Action item: Should any entry seem unclear, still set it down exactly as given, along with all the others.

Given records:

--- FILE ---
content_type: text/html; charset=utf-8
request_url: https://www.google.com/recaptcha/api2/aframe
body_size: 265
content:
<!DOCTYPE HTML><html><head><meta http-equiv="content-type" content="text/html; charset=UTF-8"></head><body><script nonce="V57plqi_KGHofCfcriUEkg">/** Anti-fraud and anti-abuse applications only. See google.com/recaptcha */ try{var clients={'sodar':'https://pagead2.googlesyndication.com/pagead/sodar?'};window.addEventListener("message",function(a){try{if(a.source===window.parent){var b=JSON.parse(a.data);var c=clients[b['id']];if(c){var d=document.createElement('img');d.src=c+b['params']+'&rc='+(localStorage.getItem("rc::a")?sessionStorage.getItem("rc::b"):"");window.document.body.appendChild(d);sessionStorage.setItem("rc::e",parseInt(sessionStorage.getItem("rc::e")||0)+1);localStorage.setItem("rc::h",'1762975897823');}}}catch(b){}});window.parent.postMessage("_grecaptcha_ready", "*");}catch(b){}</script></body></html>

Solution:
--- FILE ---
content_type: text/html; charset=utf-8
request_url: https://www.google.com/recaptcha/api2/aframe
body_size: 265
content:
<!DOCTYPE HTML><html><head><meta http-equiv="content-type" content="text/html; charset=UTF-8"></head><body><script nonce="V57plqi_KGHofCfcriUEkg">/** Anti-fraud and anti-abuse applications only. See google.com/recaptcha */ try{var clients={'sodar':'https://pagead2.googlesyndication.com/pagead/sodar?'};window.addEventListener("message",function(a){try{if(a.source===window.parent){var b=JSON.parse(a.data);var c=clients[b['id']];if(c){var d=document.createElement('img');d.src=c+b['params']+'&rc='+(localStorage.getItem("rc::a")?sessionStorage.getItem("rc::b"):"");window.document.body.appendChild(d);sessionStorage.setItem("rc::e",parseInt(sessionStorage.getItem("rc::e")||0)+1);localStorage.setItem("rc::h",'1762975897823');}}}catch(b){}});window.parent.postMessage("_grecaptcha_ready", "*");}catch(b){}</script></body></html>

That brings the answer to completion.